I have amazing memories from my childhood. I was raised by my mother, a single, hard-working woman from Guyana. Although my upbringing was pretty normal, I've had encounters that I learned tuck in the basement of my memory. Children tend to suppress the traumas that shape them as an adult.  While I know I was physically abused by a former babysitter and her children, I have no recollection of sexual assault. Thus, I don't think I can confidently say, #MeToo.

As a teenager, I had the typical high school experience. By the age of 13, I was a bit developed, which managed to grab the attention of the boys. The other teens were experimenting, but I was too scared to learn what the hype was about. That didn't stop others' curiosity. One day, as I walked down the crowded hallway, I felt a sharp sting to my chest. I stepped to the side and stood in shock as I realized someone had squeezed my nipple and disappeared into the crowd.

As I got older, situations like that continued to happen. If it wasn't someone slapping my behind and running away, it was the family friend spying on me every morning after I got out of the shower. Perhaps the most traumatic experience was during my senior year in high school. It was Saturday morning and I was on my way to a PSAT class. As I headed up the hill to Jamaica High School, a man with a bubble jacket stood outside of his home. "Good Morning," he said. "Good Morning," I replied. As he continued to talk, I turned around to see that he was fully erect and exposed. Like a scene out of a movie, I took off running. 
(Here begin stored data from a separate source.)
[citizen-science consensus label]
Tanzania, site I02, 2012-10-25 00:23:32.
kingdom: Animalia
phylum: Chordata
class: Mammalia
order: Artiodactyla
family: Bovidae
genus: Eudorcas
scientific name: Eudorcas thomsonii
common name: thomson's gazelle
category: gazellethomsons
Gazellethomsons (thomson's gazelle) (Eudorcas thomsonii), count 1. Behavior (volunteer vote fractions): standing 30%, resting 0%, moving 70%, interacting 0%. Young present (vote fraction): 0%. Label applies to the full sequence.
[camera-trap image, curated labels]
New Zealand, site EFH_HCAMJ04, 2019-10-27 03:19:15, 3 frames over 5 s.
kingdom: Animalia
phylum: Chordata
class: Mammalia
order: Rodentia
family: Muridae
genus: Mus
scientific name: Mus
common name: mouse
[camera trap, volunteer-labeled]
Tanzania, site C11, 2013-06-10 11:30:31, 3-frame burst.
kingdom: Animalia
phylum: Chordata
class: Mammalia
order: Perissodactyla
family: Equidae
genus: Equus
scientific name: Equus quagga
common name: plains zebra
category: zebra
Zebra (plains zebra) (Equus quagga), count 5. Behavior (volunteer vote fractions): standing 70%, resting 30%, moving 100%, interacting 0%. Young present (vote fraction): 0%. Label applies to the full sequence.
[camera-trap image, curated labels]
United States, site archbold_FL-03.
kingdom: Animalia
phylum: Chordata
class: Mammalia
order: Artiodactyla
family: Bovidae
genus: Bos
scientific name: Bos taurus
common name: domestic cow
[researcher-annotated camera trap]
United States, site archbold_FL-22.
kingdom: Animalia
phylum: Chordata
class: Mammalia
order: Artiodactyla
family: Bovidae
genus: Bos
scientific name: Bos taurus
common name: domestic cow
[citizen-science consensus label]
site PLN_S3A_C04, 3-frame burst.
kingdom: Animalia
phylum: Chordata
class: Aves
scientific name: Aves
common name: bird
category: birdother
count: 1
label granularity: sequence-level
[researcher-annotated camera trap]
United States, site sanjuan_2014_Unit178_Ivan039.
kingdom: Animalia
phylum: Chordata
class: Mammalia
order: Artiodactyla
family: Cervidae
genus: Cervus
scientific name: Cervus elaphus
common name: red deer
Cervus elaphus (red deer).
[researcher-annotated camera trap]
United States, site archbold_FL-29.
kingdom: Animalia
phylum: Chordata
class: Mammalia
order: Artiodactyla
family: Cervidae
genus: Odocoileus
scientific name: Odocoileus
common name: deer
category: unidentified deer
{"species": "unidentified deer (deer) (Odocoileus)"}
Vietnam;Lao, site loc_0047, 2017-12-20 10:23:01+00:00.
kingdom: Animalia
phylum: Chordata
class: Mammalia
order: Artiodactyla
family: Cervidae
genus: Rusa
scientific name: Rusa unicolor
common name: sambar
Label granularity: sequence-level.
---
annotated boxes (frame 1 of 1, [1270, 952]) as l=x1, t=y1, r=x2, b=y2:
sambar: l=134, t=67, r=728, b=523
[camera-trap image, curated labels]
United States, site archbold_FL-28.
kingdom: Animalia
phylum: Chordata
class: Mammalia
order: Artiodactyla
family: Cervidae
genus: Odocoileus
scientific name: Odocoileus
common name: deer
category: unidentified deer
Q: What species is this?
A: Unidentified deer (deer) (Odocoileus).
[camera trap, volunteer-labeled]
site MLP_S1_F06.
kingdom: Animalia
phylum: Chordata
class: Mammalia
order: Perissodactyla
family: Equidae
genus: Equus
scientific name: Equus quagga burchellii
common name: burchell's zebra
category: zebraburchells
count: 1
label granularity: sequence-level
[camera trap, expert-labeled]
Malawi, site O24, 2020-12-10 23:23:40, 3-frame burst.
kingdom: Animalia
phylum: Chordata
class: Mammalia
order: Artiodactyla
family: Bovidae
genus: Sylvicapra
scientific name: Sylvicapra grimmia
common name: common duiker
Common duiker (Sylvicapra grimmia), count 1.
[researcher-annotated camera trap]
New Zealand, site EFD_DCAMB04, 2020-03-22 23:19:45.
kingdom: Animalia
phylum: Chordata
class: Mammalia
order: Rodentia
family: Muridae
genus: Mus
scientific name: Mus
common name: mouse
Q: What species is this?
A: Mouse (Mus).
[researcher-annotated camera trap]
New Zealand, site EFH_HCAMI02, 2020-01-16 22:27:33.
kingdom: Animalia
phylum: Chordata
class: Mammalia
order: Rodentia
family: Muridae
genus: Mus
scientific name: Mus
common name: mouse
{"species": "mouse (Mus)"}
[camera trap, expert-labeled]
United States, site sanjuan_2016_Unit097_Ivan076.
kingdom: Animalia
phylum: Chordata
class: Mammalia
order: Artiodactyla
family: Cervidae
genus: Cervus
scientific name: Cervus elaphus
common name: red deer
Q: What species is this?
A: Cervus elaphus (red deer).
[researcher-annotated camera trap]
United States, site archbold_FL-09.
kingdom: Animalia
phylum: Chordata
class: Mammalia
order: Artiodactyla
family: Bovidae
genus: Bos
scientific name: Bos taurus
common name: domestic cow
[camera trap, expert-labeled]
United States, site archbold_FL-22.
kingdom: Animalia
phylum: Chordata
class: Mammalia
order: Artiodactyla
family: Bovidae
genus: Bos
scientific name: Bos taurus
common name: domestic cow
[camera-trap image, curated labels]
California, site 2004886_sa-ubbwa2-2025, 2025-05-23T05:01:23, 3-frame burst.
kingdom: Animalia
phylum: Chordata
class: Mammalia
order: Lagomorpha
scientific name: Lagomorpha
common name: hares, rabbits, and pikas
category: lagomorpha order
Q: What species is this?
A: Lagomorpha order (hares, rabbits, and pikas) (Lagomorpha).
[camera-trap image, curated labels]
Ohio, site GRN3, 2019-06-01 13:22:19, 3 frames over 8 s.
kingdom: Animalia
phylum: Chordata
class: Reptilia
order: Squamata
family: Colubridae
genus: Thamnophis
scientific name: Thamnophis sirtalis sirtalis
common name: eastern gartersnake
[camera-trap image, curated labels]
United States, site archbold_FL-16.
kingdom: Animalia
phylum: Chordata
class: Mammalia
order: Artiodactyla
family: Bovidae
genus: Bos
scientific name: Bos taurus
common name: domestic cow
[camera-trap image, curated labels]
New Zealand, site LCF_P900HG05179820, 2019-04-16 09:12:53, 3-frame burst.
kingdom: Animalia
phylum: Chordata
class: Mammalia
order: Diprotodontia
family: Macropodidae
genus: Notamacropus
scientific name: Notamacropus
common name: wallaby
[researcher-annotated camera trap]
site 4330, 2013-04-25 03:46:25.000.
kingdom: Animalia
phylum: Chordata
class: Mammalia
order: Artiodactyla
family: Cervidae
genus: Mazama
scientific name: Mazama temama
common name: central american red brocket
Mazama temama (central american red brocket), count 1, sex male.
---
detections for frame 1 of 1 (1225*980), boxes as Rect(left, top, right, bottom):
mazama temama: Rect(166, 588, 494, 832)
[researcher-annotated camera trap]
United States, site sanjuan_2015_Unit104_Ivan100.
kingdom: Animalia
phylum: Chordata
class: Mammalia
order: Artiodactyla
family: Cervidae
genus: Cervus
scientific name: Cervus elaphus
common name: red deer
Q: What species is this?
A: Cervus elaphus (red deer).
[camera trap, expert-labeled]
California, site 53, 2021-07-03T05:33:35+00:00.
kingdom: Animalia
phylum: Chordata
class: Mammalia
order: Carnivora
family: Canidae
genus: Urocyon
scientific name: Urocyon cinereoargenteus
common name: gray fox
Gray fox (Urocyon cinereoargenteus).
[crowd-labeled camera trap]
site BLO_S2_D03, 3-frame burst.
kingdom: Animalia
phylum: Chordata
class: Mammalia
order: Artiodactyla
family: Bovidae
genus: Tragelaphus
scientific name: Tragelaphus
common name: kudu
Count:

Entering the workforce wasn't any better. By the age of 25 I had already been sexually harassed by an employer and a co-worker from different organizations. It became the norm. If I had a dollar for every time I was violated by a man, I'd be insanely rich. We've learned to ignore catcalls on the street instead of educating men to be responsible for their speech. We're inclined to let men down gently instead of teaching them to take rejection gracefully. As a result, sexual assault and rape culture is very common.  Of course this doesn't include all men, but judging by the amount of #MeToo's on social media, there is a disconnect between how women are viewed and how they should be treated.

As I ponder whether or not I can confidently say #MeToo, I realize that I just did. Some of us have been saying it since we were teens. Some of us suppress our past to the point where someone else's #MeToo leads to your own.